» **EXERCISE DESCRIPTION**:
Copy everything in the data below from the line containing "What length of" down to the line containing "1.43 metres", including both of those lines and changing nothing.

═════ SUPPLIED MATERIAL

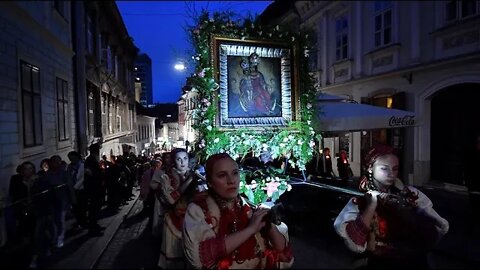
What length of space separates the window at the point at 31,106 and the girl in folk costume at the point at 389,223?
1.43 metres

══════════
═════ SUPPLIED MATERIAL

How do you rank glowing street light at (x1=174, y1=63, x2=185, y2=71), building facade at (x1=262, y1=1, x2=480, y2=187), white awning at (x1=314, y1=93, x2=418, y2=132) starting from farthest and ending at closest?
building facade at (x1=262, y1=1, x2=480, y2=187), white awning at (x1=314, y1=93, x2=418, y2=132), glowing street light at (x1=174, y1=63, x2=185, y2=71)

══════════
═════ SUPPLIED MATERIAL

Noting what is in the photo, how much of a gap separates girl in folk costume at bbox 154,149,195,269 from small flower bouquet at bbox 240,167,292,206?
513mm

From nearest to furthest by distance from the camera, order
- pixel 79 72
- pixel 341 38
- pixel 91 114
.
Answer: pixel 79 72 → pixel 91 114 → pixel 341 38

══════════

» **EXERCISE SOLUTION**:
What length of space separates the window at the point at 31,106 and the girl in folk costume at the point at 389,223?
1.43 metres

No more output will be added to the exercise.